Posted: 11th Nov, 2008 By: MarkJ
Wi-Fi Protected Access (WPA) is widely regarded as being one of the strongest security protocols (encryption) you can use to protect a wireless (IEEE 802.11) network, short of WPA2 of course. However two German researchers have challenged that status by making the first known "
practical attack" against a WPA secured network.
Total 100% security has always been a myth and even WPA can be cracked by using an old-fashioned brute-force style dictionary attack, which attempts to access a network by randomly guessing different passwords. However having a long password, made of up random numbers and letters, would usually make WPA networks nearly impossible to break.
Sadly the new method, as detailed in
THIS REPORT (.PDF), would appear to put WPA's status as a secure solution for wireless networking at risk:
The first attack is an improved key recovery attack on WEP, which reduces the average number of packets an attacker has to intercept to recover the secret key.
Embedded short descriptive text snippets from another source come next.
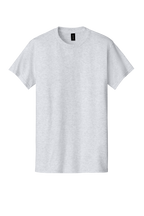 Custom T-Shirt ( Add Your Design)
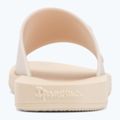 Ipanema Anat Classic bézs/bézs/narancs gyermek flip-flopok 6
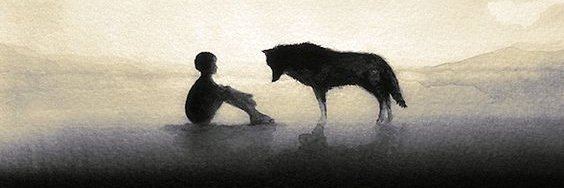 ProdigyChild28's profile banner image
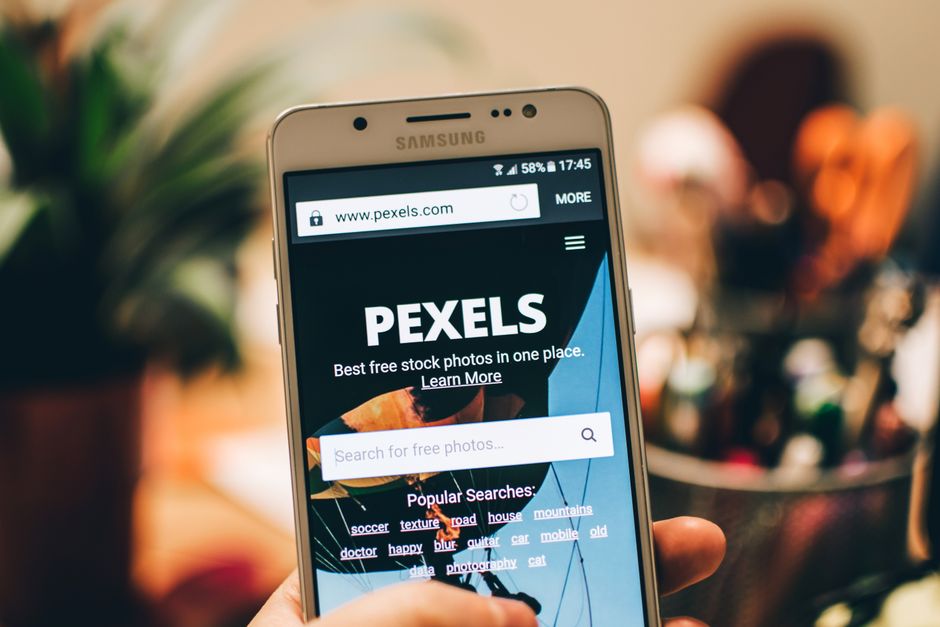 Vitesse de chargement mobile : comment un site lent vous fait perdre des clients sans que vous le sachiez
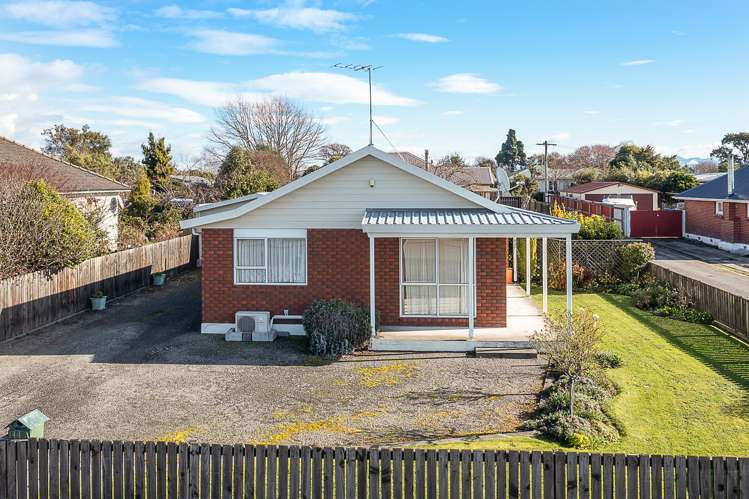 144a Scott Street Redwoodtown_13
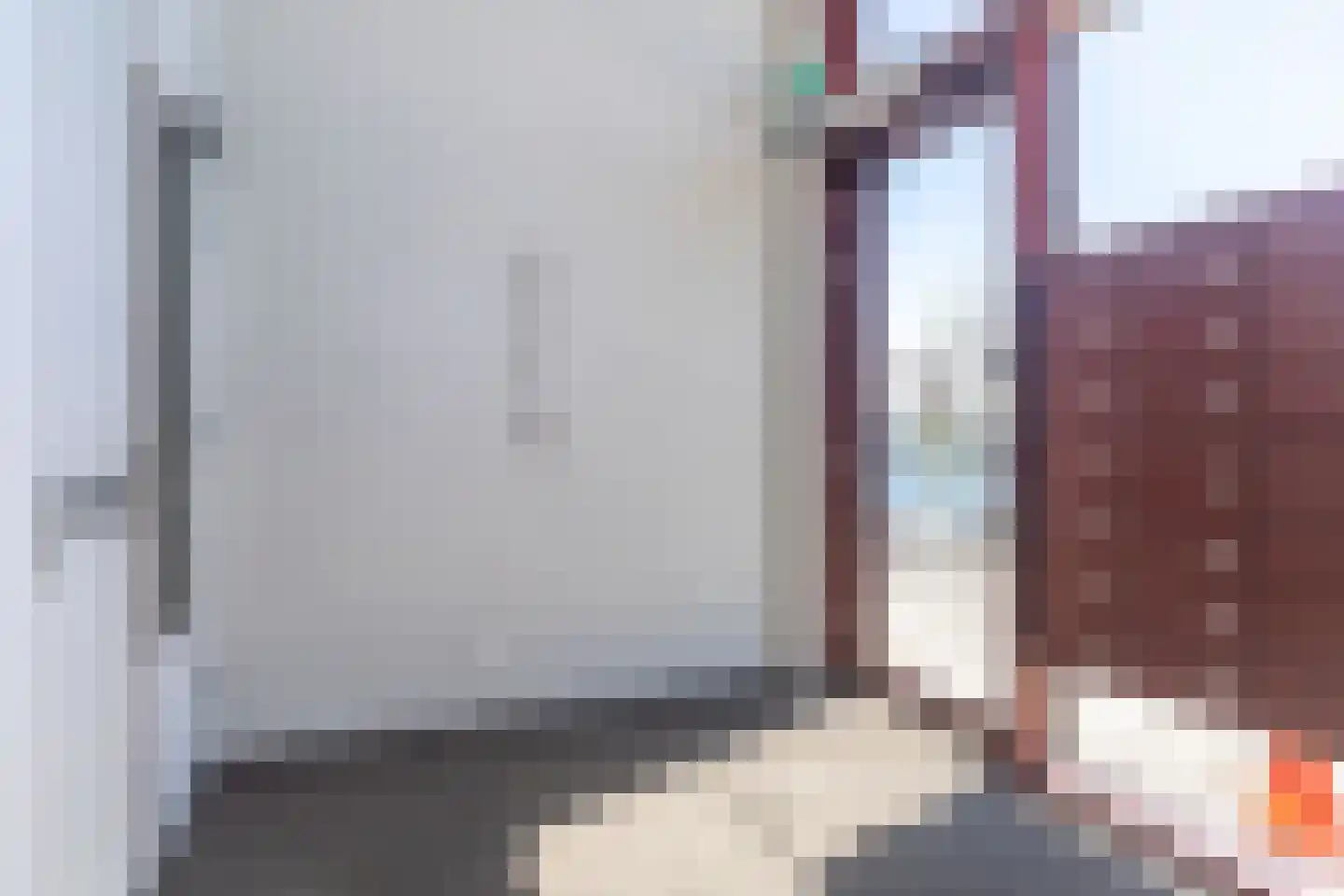 Werfkade 89 Amsterdam thumbnail 7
The second attack is (according to our knowledge) the first practical attack on WPA secured wireless networks, besides launching a dictionary attack when a weak pre shared key (PSK) is used.
The attack works if the network is using TKIP to encrypt the traffic. An attacker, who has about 12-15 minutes access to the network is then able to decrypt an ARP request or response and send 7 packets with custom content to network.
However the vulnerability itself is not without its own weaknesses, being somewhat of a slow process to complete. Both Martin Beck and Erik Tews, the individuals responsible for uncovering WPA's flaw, also note that the problem could be fixed by vendors with a software/firmware update.
Meanwhile it's still recommended to use a long and complicated password for your wireless network and switch to WPA2 where possible.